§ DIRECTION
Please gather every line in the items below that contains the word "arch", and copy each of those lines in full.

## begin DATA ROWS

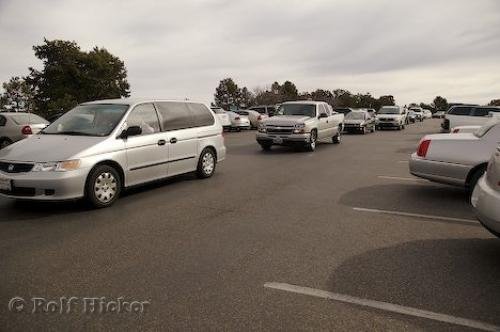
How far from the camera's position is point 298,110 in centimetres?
1531

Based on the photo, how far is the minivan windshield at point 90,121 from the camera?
6.87 m

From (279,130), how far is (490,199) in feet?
34.5

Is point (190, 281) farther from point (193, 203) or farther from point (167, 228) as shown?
point (193, 203)

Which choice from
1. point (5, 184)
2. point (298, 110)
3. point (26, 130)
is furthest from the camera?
point (298, 110)

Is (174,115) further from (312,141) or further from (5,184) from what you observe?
(312,141)

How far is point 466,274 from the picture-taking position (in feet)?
13.0

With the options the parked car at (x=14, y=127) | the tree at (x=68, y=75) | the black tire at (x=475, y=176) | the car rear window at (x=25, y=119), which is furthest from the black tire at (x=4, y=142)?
the tree at (x=68, y=75)

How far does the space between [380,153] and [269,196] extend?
27.4 ft

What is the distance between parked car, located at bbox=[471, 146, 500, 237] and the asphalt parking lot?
481mm

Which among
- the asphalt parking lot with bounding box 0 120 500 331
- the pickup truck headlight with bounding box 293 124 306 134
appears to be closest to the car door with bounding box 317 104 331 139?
the pickup truck headlight with bounding box 293 124 306 134

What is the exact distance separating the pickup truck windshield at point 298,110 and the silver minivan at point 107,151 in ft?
22.2

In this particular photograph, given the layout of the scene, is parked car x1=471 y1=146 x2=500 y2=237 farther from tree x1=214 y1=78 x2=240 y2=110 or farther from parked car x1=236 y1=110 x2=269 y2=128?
tree x1=214 y1=78 x2=240 y2=110

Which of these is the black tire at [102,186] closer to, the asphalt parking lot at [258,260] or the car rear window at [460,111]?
the asphalt parking lot at [258,260]

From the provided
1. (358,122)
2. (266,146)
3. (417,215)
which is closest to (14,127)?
(266,146)
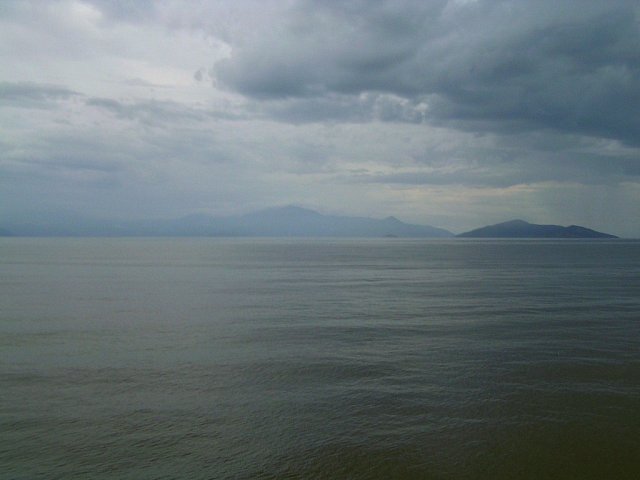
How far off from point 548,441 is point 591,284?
52.8m

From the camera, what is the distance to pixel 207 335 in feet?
100.0

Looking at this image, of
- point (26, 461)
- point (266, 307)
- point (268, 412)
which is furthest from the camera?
point (266, 307)

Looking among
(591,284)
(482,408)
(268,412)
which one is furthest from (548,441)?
(591,284)

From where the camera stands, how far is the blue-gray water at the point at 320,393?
13750 millimetres

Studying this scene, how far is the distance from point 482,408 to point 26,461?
14683mm

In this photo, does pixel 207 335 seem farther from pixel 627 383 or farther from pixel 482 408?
pixel 627 383

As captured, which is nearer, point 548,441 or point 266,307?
point 548,441

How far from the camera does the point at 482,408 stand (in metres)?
17.6

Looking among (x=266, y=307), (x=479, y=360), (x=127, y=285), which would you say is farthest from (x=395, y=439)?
A: (x=127, y=285)

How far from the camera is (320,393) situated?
19.2m

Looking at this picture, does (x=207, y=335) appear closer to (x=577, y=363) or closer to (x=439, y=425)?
(x=439, y=425)

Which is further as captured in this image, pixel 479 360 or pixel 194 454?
pixel 479 360

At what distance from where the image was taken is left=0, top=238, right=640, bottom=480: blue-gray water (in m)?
13.8

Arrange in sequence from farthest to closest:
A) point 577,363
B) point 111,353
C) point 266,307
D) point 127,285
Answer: point 127,285 < point 266,307 < point 111,353 < point 577,363
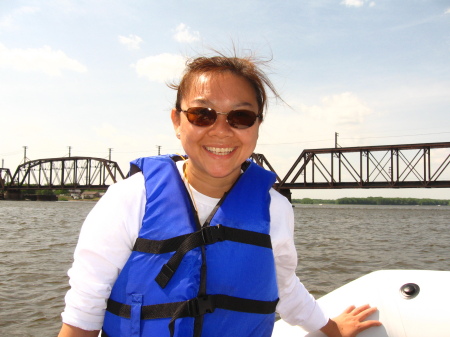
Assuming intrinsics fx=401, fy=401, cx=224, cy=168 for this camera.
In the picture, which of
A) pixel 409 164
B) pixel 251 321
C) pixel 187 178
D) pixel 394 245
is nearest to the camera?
pixel 251 321

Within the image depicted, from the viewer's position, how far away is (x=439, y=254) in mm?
9289

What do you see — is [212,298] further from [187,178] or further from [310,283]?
[310,283]

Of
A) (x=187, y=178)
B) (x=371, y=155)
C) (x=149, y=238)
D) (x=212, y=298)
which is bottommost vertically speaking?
(x=212, y=298)

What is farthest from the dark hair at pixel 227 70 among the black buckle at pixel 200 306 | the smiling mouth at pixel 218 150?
the black buckle at pixel 200 306

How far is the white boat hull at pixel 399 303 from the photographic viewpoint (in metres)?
2.14

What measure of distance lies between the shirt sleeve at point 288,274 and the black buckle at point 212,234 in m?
0.27

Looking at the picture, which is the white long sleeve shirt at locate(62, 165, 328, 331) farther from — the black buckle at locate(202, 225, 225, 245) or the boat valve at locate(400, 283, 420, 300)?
the boat valve at locate(400, 283, 420, 300)

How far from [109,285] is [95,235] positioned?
206mm

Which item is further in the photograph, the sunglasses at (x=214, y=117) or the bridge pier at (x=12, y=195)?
the bridge pier at (x=12, y=195)

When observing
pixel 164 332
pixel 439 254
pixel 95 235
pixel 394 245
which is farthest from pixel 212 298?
pixel 394 245

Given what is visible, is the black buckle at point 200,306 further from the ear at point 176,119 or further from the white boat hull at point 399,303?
the white boat hull at point 399,303

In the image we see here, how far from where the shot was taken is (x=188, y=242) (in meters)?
1.58

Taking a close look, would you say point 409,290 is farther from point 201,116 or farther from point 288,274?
point 201,116

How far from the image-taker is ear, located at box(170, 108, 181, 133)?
1.85 m
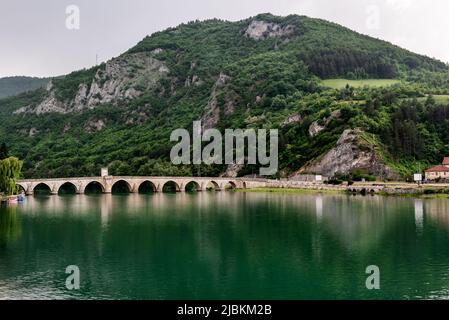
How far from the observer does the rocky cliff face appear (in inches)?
3836

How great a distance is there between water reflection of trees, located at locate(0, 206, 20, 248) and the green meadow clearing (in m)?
112

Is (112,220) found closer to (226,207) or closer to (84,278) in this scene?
(226,207)

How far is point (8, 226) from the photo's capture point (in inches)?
1879

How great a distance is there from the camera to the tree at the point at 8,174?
71.9 meters

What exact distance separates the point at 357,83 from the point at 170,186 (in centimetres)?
7042

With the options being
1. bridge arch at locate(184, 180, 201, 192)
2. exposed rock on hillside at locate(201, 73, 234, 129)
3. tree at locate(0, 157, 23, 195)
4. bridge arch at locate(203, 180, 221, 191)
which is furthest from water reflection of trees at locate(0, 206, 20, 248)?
exposed rock on hillside at locate(201, 73, 234, 129)

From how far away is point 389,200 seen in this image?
70.3m

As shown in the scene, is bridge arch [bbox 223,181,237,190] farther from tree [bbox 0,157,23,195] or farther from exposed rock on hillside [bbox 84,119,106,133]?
exposed rock on hillside [bbox 84,119,106,133]

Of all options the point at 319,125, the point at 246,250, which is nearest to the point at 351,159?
the point at 319,125

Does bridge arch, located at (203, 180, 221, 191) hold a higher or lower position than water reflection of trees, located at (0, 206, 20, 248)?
higher

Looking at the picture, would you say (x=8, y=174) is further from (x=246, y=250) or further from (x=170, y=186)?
(x=246, y=250)

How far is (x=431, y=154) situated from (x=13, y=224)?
78.2 metres

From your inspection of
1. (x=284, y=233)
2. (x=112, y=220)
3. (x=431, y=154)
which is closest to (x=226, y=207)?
(x=112, y=220)
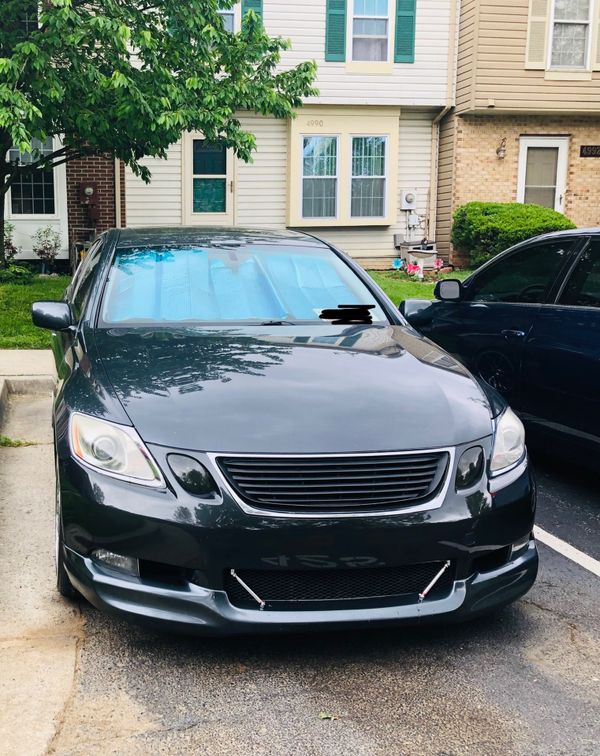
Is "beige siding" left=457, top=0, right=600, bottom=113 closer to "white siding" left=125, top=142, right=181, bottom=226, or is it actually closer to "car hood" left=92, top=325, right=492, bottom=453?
"white siding" left=125, top=142, right=181, bottom=226

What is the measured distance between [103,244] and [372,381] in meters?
2.19

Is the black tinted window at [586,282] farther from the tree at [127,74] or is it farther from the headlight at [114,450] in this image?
the tree at [127,74]

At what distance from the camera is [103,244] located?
16.8 feet

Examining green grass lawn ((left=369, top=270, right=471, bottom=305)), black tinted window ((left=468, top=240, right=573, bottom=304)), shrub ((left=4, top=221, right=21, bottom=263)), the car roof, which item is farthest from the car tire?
shrub ((left=4, top=221, right=21, bottom=263))

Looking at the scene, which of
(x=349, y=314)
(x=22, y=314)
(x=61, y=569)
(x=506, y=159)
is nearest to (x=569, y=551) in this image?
(x=349, y=314)

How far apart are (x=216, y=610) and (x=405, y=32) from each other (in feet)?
56.8

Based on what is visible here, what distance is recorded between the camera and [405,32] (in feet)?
60.1

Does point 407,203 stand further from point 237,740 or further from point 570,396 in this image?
point 237,740

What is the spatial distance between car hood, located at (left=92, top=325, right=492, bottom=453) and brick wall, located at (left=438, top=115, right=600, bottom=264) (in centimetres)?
1520

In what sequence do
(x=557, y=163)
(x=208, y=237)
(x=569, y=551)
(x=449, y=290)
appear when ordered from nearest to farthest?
(x=569, y=551) < (x=208, y=237) < (x=449, y=290) < (x=557, y=163)

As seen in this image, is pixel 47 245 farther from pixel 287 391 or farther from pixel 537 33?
pixel 287 391

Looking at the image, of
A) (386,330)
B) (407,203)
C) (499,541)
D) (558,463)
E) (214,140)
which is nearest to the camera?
(499,541)

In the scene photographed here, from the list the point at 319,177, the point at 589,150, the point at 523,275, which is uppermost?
the point at 589,150

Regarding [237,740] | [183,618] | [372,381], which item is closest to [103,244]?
[372,381]
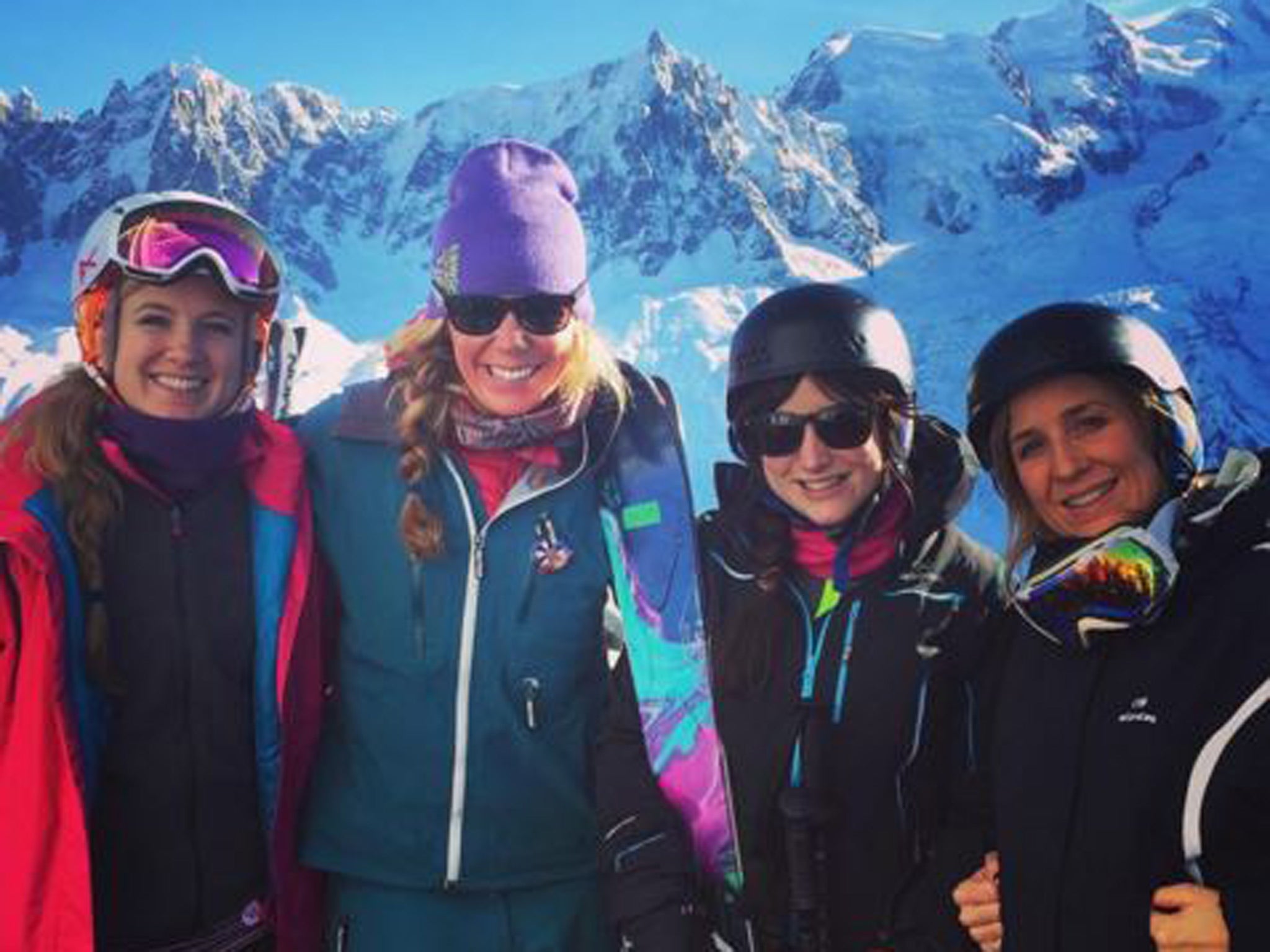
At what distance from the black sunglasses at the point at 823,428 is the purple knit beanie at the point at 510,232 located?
0.91 m

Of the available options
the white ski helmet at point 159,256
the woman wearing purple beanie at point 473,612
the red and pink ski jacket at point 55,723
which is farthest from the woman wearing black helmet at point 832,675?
the white ski helmet at point 159,256

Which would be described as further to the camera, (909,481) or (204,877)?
(909,481)

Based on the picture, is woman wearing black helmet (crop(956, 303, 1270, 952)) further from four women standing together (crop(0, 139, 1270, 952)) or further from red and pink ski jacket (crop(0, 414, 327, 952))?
red and pink ski jacket (crop(0, 414, 327, 952))

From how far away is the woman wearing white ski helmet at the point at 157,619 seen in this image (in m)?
2.98

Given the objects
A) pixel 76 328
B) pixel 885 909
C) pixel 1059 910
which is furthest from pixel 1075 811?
pixel 76 328

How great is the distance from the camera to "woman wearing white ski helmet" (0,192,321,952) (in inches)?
117

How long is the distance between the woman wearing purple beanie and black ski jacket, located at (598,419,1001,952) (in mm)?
319

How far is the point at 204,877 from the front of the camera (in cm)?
327

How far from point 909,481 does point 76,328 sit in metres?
3.06

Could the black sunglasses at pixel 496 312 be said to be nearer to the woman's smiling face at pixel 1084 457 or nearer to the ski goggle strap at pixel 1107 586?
the woman's smiling face at pixel 1084 457

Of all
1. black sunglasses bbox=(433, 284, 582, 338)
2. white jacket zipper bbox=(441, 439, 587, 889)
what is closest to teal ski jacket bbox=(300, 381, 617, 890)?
white jacket zipper bbox=(441, 439, 587, 889)

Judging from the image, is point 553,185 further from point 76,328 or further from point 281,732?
point 281,732

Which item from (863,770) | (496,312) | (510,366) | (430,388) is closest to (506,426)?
(510,366)

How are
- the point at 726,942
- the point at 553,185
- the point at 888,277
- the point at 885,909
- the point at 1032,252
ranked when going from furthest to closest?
the point at 888,277 < the point at 1032,252 < the point at 553,185 < the point at 726,942 < the point at 885,909
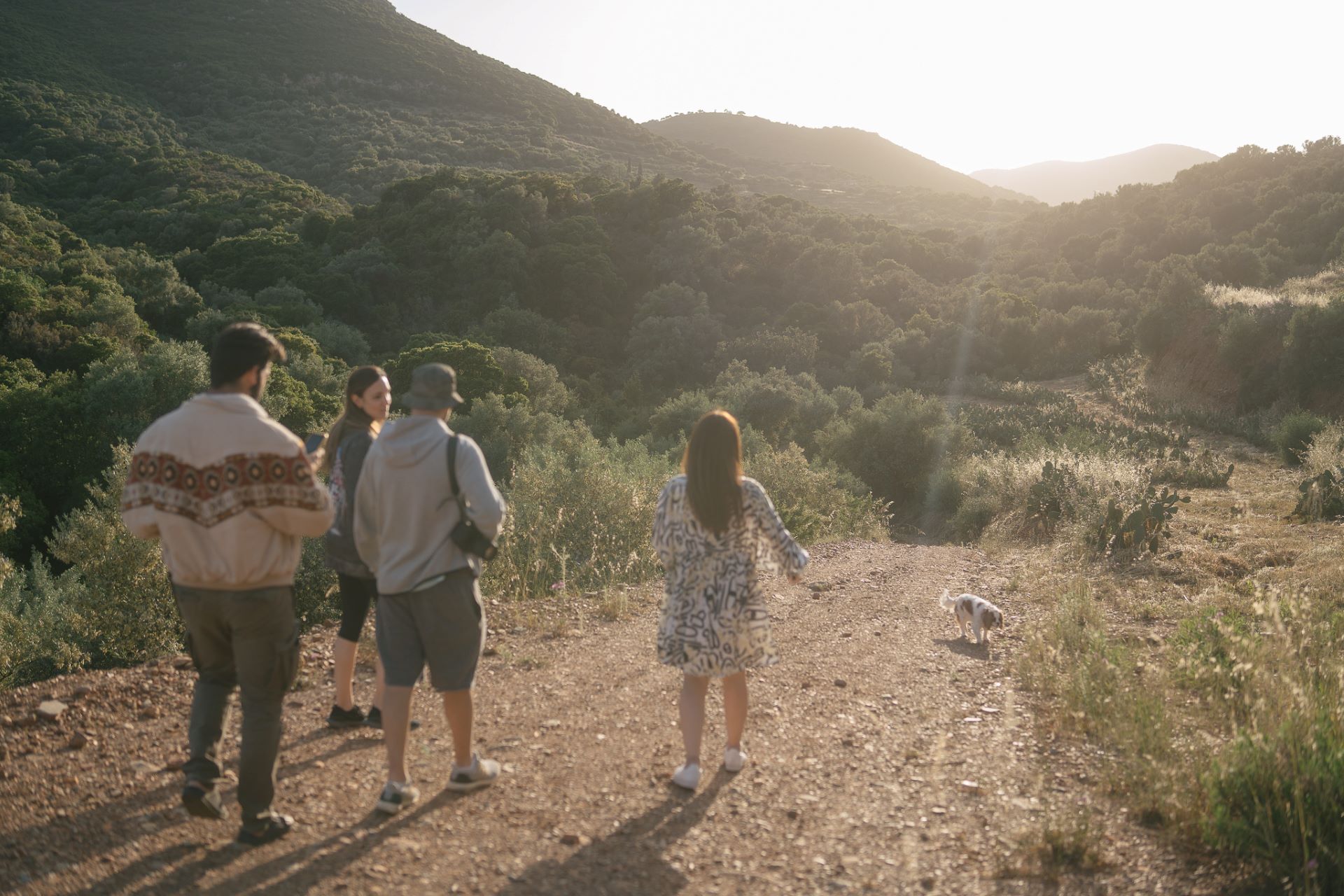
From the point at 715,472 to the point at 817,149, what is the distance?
94.4 meters

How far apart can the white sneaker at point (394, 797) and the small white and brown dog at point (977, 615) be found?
459cm

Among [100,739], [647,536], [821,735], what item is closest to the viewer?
[100,739]

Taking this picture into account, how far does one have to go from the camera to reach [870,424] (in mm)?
18922

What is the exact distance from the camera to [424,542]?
324 cm

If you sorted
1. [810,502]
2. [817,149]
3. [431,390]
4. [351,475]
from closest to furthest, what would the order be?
[431,390], [351,475], [810,502], [817,149]

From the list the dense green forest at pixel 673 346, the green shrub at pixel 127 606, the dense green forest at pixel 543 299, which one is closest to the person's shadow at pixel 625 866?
the dense green forest at pixel 673 346

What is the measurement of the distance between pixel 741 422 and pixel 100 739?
17746 mm

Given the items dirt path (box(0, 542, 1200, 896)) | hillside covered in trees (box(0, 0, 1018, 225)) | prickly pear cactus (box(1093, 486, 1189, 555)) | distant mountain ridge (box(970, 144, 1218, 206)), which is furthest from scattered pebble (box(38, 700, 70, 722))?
distant mountain ridge (box(970, 144, 1218, 206))

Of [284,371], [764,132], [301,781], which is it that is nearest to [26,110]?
[284,371]

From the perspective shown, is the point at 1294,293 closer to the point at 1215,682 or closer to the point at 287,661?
the point at 1215,682

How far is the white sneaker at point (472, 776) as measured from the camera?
11.9ft

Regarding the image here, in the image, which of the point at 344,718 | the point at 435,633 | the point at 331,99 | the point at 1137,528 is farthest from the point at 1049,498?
the point at 331,99

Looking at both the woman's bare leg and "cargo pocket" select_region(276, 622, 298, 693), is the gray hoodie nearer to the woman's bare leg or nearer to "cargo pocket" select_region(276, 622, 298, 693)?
"cargo pocket" select_region(276, 622, 298, 693)

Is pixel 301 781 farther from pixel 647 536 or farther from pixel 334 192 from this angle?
pixel 334 192
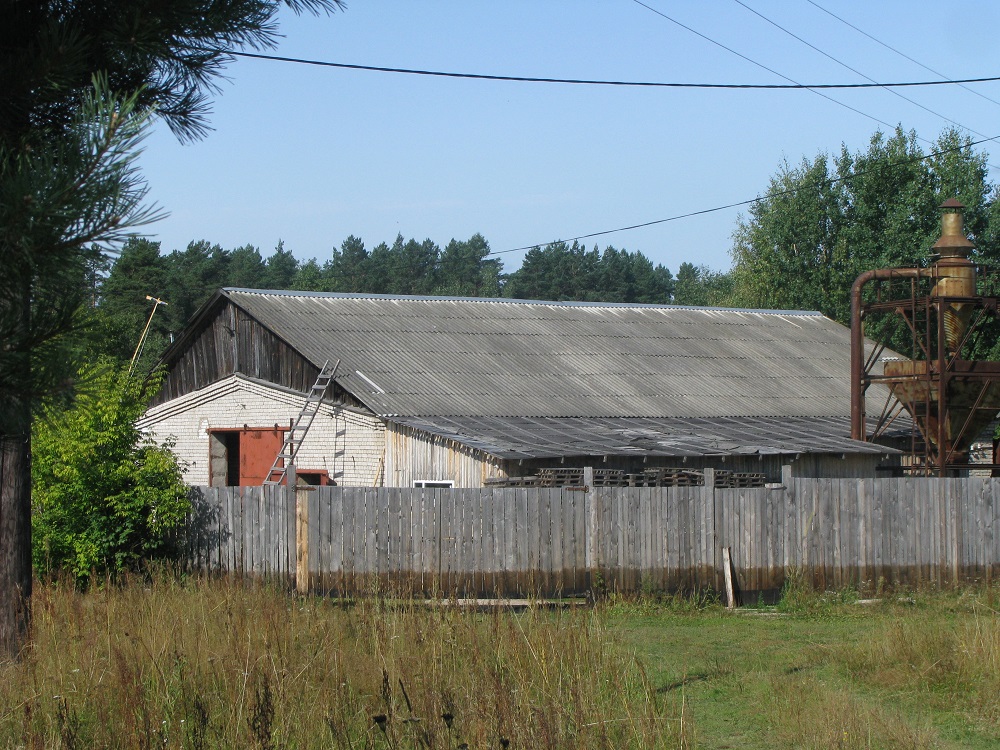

## end DATA ROWS

§ SOLUTION TO THIS PROBLEM
1. bridge arch at locate(184, 180, 201, 192)
4. bridge arch at locate(203, 180, 221, 191)
As shown in the scene, is bridge arch [bbox 223,181,237,190] farther from tree [bbox 0,157,23,195] or farther from exposed rock on hillside [bbox 84,119,106,133]?
Does bridge arch, located at (203, 180, 221, 191) hold a higher or lower position than water reflection of trees, located at (0, 206, 20, 248)?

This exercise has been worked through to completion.